We do make a lot, but so much of it is or was medium companies making fairly low-volume goods or products.
Look at aviation: Airbus wings, Rolls-Royce engines – all great to make but we’re not exactly knocking it out of the park with “whole aircraft”, are we? Arguably our last successful mass-volume jet was the Hawker Hunter – and Harold Macmillan was PM then.
Is Britain’s future, out of the EU or in, as a manufacturing powerhouse?
I would submit that it is not, in either scenario.
Future governments should therefore be thinking about both universal basic income and models for an effective care economy, which employs hundreds of thousands more in providing the care we need for our children and elderly people.
I enjoyed Jonty Bloom’s excellent piece on the TNE website about childcare in Denmark compared with Jeremy Hunt’s botched plans for the UK. I witnessed the same or very similar arrangements in Norway, Sweden and Finland during a multinational project investigating how countries and major cities supported migrants when they first arrived.
Guess who funded it? The EU wanted to identify good practice and disseminate it…
The childcare provision was local and of such good quality that private provision was not necessary; it was staffed by people who as a minimum had a first degree in early-years education. To lead and manage the provision, you needed a higher degree. It operated from very early in the day until around 6pm.
The provision was often located alongside other facilities such as a GP surgery, a pharmacy, the local library and a retirement home, so that young children and older people could interact with each other on a regular basis, to mutual benefit.
Of course, people in Scandinavian countries pay more tax than us. That’s the price of a decent society. They are light years ahead of us in terms of childcare and enabling parents to work. As one council leader in Sweden put it, “childcare is an investment, not a cost”.
A bad break
Europe could kill the gangs described in “Belgium breaks bad” (TNE #333) stone dead by simply decriminalising drugs.

• [Given entries]:

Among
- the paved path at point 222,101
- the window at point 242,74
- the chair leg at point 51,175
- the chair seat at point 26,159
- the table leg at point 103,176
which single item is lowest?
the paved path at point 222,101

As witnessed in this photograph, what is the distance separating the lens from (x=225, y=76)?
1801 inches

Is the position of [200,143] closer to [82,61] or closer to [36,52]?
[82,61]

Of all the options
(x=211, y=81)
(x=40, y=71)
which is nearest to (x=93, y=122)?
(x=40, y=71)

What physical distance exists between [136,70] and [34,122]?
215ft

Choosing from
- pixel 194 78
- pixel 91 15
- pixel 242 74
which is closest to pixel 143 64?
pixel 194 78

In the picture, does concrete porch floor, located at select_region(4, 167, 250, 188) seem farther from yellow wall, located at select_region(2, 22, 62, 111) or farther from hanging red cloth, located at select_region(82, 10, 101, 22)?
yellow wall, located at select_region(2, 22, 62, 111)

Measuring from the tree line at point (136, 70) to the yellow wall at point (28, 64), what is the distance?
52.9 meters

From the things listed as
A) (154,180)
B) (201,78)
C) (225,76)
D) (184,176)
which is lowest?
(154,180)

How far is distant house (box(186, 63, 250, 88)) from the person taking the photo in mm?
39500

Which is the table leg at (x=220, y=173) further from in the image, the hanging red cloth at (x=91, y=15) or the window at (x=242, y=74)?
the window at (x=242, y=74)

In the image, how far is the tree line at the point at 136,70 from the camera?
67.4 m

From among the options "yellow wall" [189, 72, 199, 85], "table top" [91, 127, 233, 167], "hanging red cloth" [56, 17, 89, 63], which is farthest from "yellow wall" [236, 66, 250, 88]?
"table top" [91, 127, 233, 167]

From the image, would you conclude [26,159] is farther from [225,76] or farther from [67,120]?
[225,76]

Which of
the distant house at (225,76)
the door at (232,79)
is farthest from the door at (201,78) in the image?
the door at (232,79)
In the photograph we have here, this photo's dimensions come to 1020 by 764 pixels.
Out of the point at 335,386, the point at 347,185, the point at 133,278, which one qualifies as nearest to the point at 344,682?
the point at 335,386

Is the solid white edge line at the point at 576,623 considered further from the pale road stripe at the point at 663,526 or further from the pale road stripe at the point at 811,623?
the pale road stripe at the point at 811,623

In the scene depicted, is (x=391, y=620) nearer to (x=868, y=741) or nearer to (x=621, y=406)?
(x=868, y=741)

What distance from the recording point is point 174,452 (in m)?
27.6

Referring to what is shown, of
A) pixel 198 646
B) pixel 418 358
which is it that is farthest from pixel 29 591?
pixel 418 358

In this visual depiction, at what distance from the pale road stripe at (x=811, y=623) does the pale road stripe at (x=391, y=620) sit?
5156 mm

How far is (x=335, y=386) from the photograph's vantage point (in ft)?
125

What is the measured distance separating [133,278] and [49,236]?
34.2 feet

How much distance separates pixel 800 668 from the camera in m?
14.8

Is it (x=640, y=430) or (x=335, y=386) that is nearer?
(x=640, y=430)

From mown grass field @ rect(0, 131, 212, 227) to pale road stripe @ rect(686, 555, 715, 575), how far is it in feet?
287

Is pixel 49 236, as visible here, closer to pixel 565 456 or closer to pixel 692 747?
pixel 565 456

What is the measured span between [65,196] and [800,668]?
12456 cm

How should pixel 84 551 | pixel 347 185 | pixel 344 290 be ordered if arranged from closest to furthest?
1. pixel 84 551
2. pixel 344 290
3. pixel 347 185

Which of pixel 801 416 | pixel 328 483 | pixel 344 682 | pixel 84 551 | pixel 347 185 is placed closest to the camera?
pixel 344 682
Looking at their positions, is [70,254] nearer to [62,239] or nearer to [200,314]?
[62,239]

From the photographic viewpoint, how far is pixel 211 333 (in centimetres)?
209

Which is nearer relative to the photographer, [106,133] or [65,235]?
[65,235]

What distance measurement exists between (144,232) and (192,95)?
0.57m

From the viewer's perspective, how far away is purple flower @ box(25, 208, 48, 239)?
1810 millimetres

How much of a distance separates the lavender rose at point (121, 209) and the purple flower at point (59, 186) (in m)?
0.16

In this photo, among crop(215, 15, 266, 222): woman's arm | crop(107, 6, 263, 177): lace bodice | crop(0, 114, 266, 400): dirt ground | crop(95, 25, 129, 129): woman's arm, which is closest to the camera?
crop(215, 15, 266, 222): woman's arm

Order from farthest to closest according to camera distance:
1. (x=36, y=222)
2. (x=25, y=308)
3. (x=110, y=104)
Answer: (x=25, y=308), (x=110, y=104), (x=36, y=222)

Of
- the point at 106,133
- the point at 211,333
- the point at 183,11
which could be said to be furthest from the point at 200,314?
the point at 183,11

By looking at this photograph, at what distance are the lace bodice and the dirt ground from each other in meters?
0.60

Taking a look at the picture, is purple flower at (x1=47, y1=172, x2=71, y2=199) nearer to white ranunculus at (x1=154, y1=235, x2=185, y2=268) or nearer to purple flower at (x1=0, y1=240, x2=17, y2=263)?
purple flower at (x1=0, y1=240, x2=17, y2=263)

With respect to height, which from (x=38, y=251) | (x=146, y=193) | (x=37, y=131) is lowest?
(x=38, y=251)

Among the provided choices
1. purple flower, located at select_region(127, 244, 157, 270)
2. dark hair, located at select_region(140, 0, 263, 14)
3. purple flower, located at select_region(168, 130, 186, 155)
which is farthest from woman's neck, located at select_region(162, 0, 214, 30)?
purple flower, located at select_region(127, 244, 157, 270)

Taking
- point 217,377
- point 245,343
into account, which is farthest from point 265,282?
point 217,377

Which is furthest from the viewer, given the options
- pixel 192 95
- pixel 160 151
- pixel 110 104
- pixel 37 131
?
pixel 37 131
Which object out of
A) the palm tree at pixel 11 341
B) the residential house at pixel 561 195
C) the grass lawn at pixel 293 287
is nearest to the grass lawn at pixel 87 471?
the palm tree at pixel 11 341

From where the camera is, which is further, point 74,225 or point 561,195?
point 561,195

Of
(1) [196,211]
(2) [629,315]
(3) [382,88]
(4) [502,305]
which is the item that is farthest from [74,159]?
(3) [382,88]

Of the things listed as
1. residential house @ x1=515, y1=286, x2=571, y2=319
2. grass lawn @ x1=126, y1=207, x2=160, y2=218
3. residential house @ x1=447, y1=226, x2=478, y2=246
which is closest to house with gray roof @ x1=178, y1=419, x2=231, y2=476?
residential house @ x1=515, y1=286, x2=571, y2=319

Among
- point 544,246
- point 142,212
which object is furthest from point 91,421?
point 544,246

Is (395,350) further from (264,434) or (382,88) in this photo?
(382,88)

• [Required tasks]:
1. Please translate this sentence from the readers' letters into Spanish: "They are light years ahead of us in terms of childcare and enabling parents to work."
2. Reproduce the part of the readers' letters that begins at the words "I enjoyed Jonty" and stops after "until around 6pm.".
The material has no connection to the readers' letters.

• [Responses for each task]:
1. Nos llevan años luz de ventaja en cuanto al cuidado infantil y a permitir que los padres trabajen.

2.
I enjoyed Jonty Bloom’s excellent piece on the TNE website about childcare in Denmark compared with Jeremy Hunt’s botched plans for the UK. I witnessed the same or very similar arrangements in Norway, Sweden and Finland during a multinational project investigating how countries and major cities supported migrants when they first arrived.
Guess who funded it? The EU wanted to identify good practice and disseminate it…
The childcare provision was local and of such good quality that private provision was not necessary; it was staffed by people who as a minimum had a first degree in early-years education. To lead and manage the provision, you needed a higher degree. It operated from very early in the day until around 6pm.